Lesetext.
• • • • •

Nehmen wir für einen Moment an, Hamers Lehren wären richtig. Trotz Unwissenschaftlichkeit hätte er die Heilung für alle Krankheiten gefunden. Seine Anhänger müssten alle ohne „schulmedizinische“ Eingriffe geheilt werden. Da müsste es doch jede Menge positive Beispiele geben. Wo sind diese?
Natürlich gibt es auf den Webseiten der GNM haufenweise Erfahrungsberichte von Patienten, die sich selbst diagnostiziert und ihre Erlebnisse und Symptome in Hamers Lehren hinein interpretiert haben. Zumeist fehlt es an brauchbaren Informationen, um Hamers Diagnosetabelle überhaupt anwenden zu können. Demnach löse ja ein bestimmter Konflikt eine bestimmte „konflikt-aktive Phase“ aus, der sich nach der Konfliktlösung die Heilungsphase anschließt. Zu jedem Zeitpunkt soll es Symptome in Psyche, Gehirn und Organ geben. Die Erfahrungsberichte sind allerdings zumeist Krankheitsberichte mit rückblickender Einordnung von Geschehnissen und „Konflikten“ gemäß der von Hamer erdachten „Diagnosetabelle“.
So sprechen Menschen zum Beispiel davon, eine Leukämie gehabt zu haben, weil sie sich im Laufe der „Heilungsphase“ etwas schlapp gefühlt haben. Da laut Hamer Leukämie einen Knochenkrebs heilen soll, interpretieren sie Schmerzen, die sie gehabt haben, als Knochenkrebs. Schon eine einfache Erkältung kann mit Gliederschmerzen und Schwächegefühl einhergehen, hat aber nicht im Geringsten irgendetwas mit Knochenkrebs oder Leukämie zu tun. Da diese Menschen keinen Arzt aufsuchen (was natürlich bei einer Erkältung auch nicht notwendig ist), gibt es keine Nachweise ihrer angeblichen Krankheitsphasen. Wenn dann die Symptome nach einer Woche nachlassen (was ein üblicher Verlauf für Erkältungen ist), sind sie überzeugt, die GNM hätte sie geheilt, dabei hat lediglich ihr Immunsystem das Virus besiegt.
Stattdessen gibt es aber keinen medizinisch dokumentierten Fall, bei dem der betroffene Patient erfolgreich durch GNM geheilt wurde. Die GNM-Methode bedeutet ja lediglich abwarten, bis der „Konflikt“ gelöst ist. Gerade bei Krebs ist nichts zu tun aber meistens tödlich. Tatsächlich gibt es dokumentierte Fälle von Leukämie-Kranken, die trotz guter Heilungschancen verstarben, weil sie sich nach Hamers Lehren nicht medizinisch therapieren ließen. Erst im August 2016 gab es mit Eleonora B. ein weiteres Opfer.
Hamer und seine Anhänger wollen dafür keine Verantwortung übernehmen. Sie behaupten, der Patient hätte entweder seinen Konflikt nicht gelöst oder sei durch „schulmedizinische“ Behandlungen vergiftet worden. Hat das Immunsystem allerdings selbst den Körper geheilt oder hat jemand sich eine Krankheit eingebildet, dann will die GNM die Lorbeeren dafür ernten.
In der Krebsforschung gibt es immer wieder neue Erkenntnisse. Verbesserte Diagnostik und Behandlungsmethoden verbessern die Heilungschancen der Betroffenen. Natürlich sind massive Eingriffe wie eine Chemotherapie nicht ohne Nebenwirkungen. Da sind „sanfte Heilungsversprechen“ von GNM und anderen Wunderheilern ein Hoffnungsschimmer. Aus der Luft gegriffene Theorien ohne jeden wissenschaftlichen Nachweis sind aber kein Ersatz für wissenschaftlich anerkannte Therapien.

• • • • •

Aufgabe.
Schreib den Lesetext von „Hamer und seine“ bis einschließlich „Lorbeeren dafür ernten.“ noch einmal ab und ersetze dabei „Lorbeeren“ durch „Anerkennung“. Die Einträge brauchst du nicht.

Einträge aus einem Datensatz
• • • • •

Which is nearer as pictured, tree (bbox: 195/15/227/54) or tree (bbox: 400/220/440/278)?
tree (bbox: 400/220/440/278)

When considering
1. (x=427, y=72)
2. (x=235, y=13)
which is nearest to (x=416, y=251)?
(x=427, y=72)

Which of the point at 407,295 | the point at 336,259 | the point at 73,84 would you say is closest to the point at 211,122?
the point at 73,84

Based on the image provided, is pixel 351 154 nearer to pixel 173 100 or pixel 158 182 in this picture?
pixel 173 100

• • • • •

Lösung.
Hamer und seine Anhänger wollen dafür keine Verantwortung übernehmen. Sie behaupten, der Patient hätte entweder seinen Konflikt nicht gelöst oder sei durch „schulmedizinische“ Behandlungen vergiftet worden. Hat das Immunsystem allerdings selbst den Körper geheilt oder hat jemand sich eine Krankheit eingebildet, dann will die GNM die Anerkennung dafür ernten.